The global incidence of brain tumours is estimated by the World Health Organisation as around 10 per 100,000 persons. In India, this stands at around 5 to 10 per 100,000, but officials caution that this may be an underestimate due to underreporting of cases and non-availability of neuroimaging facilities in large parts of the country.
Survival rate
The International Association of Cancer Registries estimates that more than 28,000 brain tumour cases are reported every year in India.
In contrast to most other cancers, where survival is greatly increased in the early stages, brain tumours can be fatal even in the early stages because of their site and effect on vital brain functions. Even with advances in medicine, the survival rate for malignant brain tumours in India is low — between 12 to 18 months after diagnosis in most instances, Dr Gupta said.
Brain tumours are graded according to how fast they grow and how likely they are to grow back after treatment. Grade 1 and 2 tumours are low grade, and grade 3 and 4 tumours are high grade.
The two main types of brain tumours are non-cancerous (benign) brain tumours – these are low grade (grade 1 or 2), which means they grow slowly and are less likely to return after treatment and cancerous (malignant) brain tumours – these are high grade (grade 3 or 4) and either start in the brain (primary tumours) or spread into the brain from elsewhere (secondary tumours). They are more likely to grow back after treatment.
The symptoms of a brain tumour vary depending on the exact part of the brain affected. Common symptoms include headaches, seizures (fits), persistently feeling sick (nausea), being sick (vomiting) and drowsiness, mental or behavioural changes, such as memory problems or changes in personality, progressive weakness or paralysis on one side of the body and vision or speech problems.
Symptoms over time
Sometimes you may not have any symptoms to begin with, or they may develop very slowly over time.
“The point of concern is awareness about brain tumours,” said Dr Madhukar Bhardwaj, Director & HOD- Neurology, Aakash Healthcare. “We are registering more cases among younger people, too.”

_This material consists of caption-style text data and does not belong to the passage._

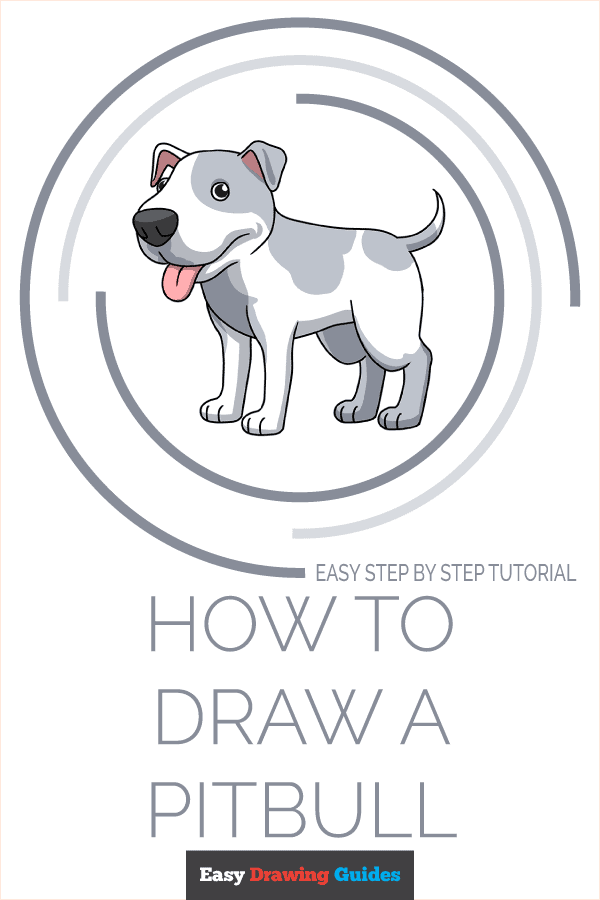 How to Draw Pitbull | Share to Pinterest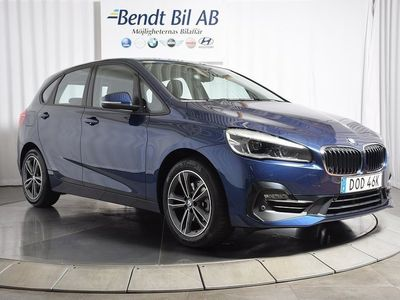 begagnad BMW 218 i Active Tourer/Model Sport/Dragkrok -19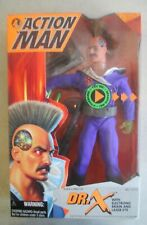 MIB 1995 KENNER ACTION MAN DR.X WITH ELECTRONIC BRAIN & LASER EYE ACTION FIGURE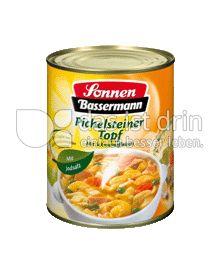 Produktabbildung: Sonnen-Bassermann Pichelsteiner Topf 800 g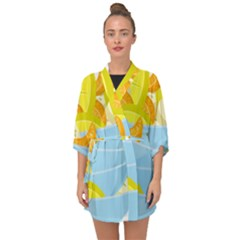 Salad Fruit Mixed Bowl Stacked Half Sleeve Chiffon Kimono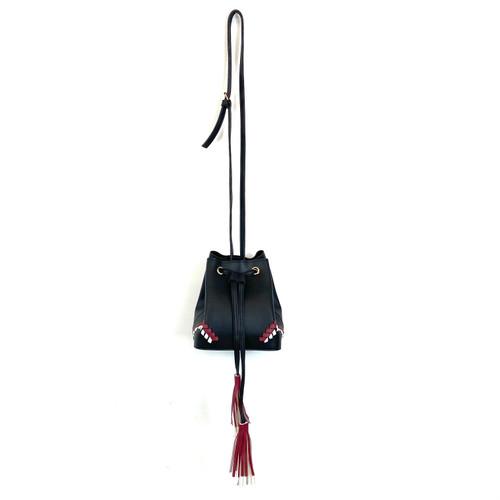 Tassel Drawstring Bucket Bag- Thumbnail
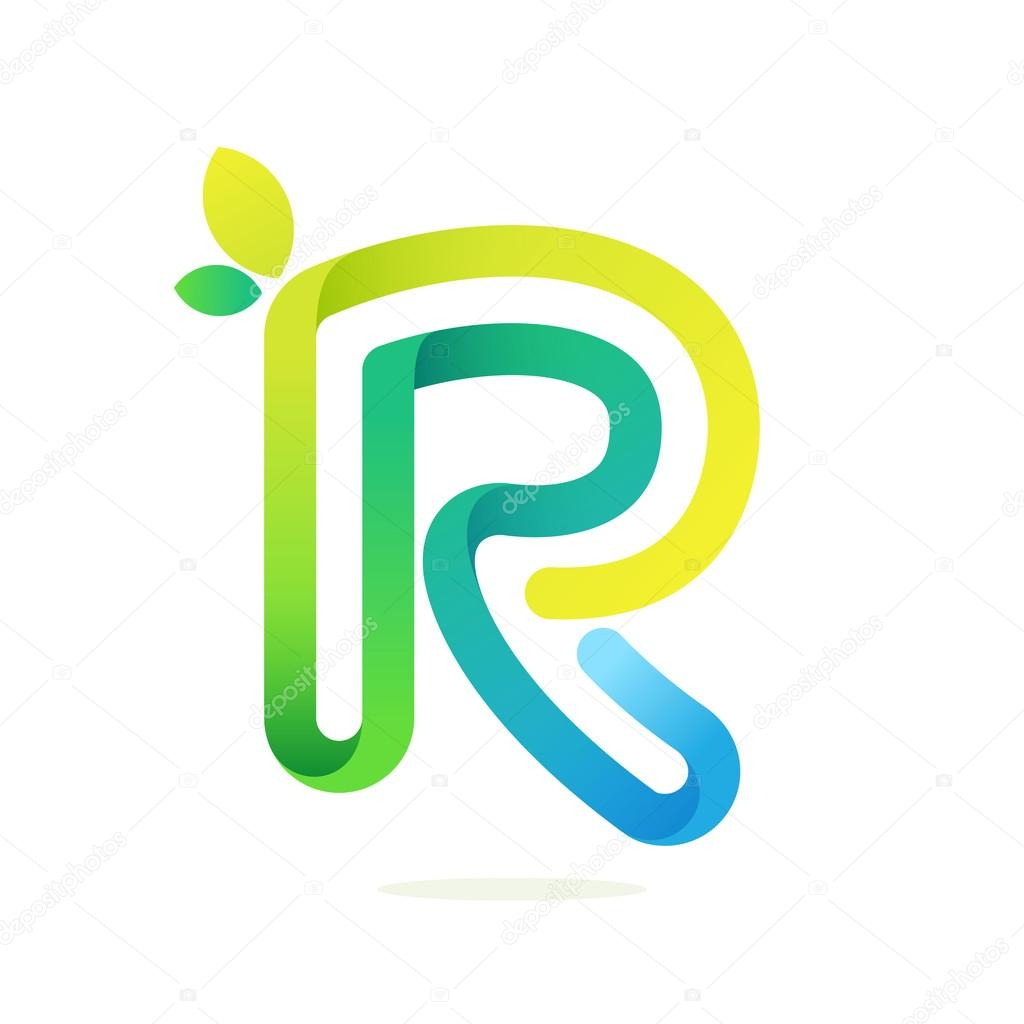 R letter with green leaves eco logo.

Dr Madhukar said that although these symptoms occur, many people confuse them with normal problems.
Dr Ruchi Singh, HOD & Senior Consultant- Radiation Oncology, Asian Hospital, said that by the time many patients reach the doctors, the tumour has progressed to a stage where treatment becomes not only more complex but also more expensive, as the treatment may include radiation, chemotherapy, and surgeries.
“Cost is a big hindrance in low-income areas,” said Dr Narendra Motarwar, Consultant – Neurosurgery of Jupiter Hospital.
Affordability
Super-speciality hospitals have facilities, but many cannot afford them, he said. “Then there are government hospitals, where the treatment is available, but patients from small towns and cities approach such treatment at a very late stage.”
Dr Aakaar Kapoor, CEO of City X-Ray and Scan Clinic, said: “Tumours can be detected using imaging tests such as MRI or CT scans early on, but the majority of the patients visit a neurologist only at an advanced stage.”
“Even now, a lot of patients come in after being treated for migraines or mental disorders.”
Experts highlight the immediate need for awareness, improved infrastructure in tier-2 cities and rural areas, and comprehensive support systems for patients and caregivers.
Dr Gupta said, “With India seeing a steady increase in such cases, the moment to act is now.”